EXCERTO FORNECIDO:
88 - A recorrida deveria ter reposto imediatamente a legalidade, que se traduzia em remover a janela e subir o muro até 1,80 de altura, o que não fez;

89 - Art. 334º do Código Civil: “é ilegítimo o exercício de um direito, quando o titular exceda manifestamente os limites impostos pela boa-fé, pelos bons costumes ou pelo fim social ou económico desse direito”, não se suscitam dúvidas que a recorrida durante anos agiu claramente com abuso de direito;

90 - Em conclusão para haver abuso de direito, na conceção objetiva, “não se exige que o titular do direito tenha consciência de que o seu procedimento é abusivo, basta que tenha a consciência de que, ao exercer o direito, está a exceder os limites impostos pela boa-fé, pelos bons costumes e pelo seu fim social ou económico, basta que objetivamente esses limites tenham sido excedidos de forma evidente” – Ac. STJ, 26.06.2007;

91 - A decisão recorrida que decidiu absolver a Ré dos pedidos, devia ter considerado toda a prova documental junta aos autos e ponderado os depoimentos na parte que coincidiram com a prova documental, e com as declarações da Ré na sua contestação;

92 - Sendo que a decisão recorrida devia ter decidido no sentido de considerar provado que o comportamento da Ré no decurso deste caso foi ilícito, moralmente censurável, tendo o seu comportamento consubstanciado um abuso de direito, fazendo-a incorrer na responsabilidade de indemnizar por estarem verificados todos os pressupostos da responsabilidade civil.

DADOS EM ANÁLISE:
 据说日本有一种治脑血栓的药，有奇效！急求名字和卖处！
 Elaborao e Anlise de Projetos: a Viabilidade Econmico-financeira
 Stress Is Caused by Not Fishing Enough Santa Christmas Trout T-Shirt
==
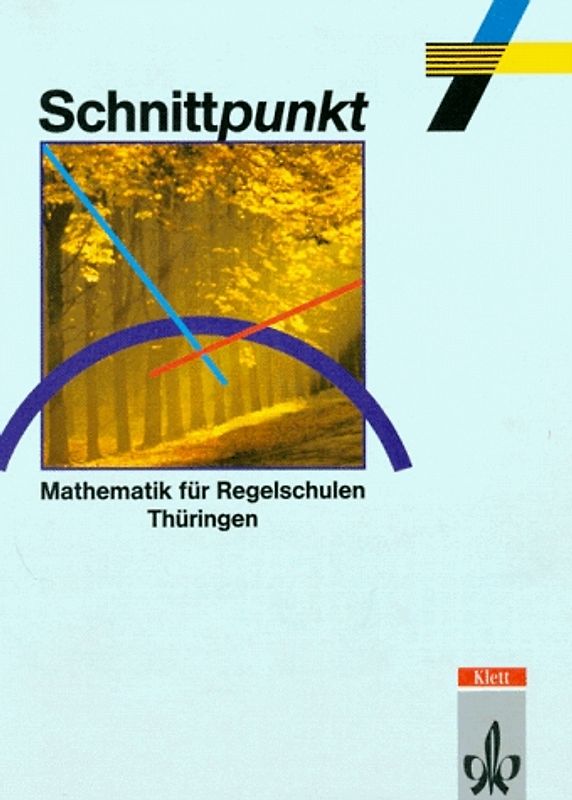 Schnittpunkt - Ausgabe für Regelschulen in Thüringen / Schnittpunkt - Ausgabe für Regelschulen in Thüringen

TAREFA A REALIZAR:
Diga se cada afirmação está de acordo com o excerto fornecido, respondendo sim ou não e citando as palavras decisivas do texto.
1. A recorrida removeu a janela e subiu o muro até 1,80 de altura.
2. Segundo o acórdão citado, o abuso de direito exige que o titular tenha consciência de que o seu procedimento é abusivo.
3. A decisão recorrida absolveu a Ré dos pedidos.

RESPOSTA:
1. Não: "remover a janela e subir o muro até 1,80 de altura, o que não fez".
2. Não: "não se exige que o titular do direito tenha consciência de que o seu procedimento é abusivo".
3. Sim: "A decisão recorrida que decidiu absolver a Ré dos pedidos".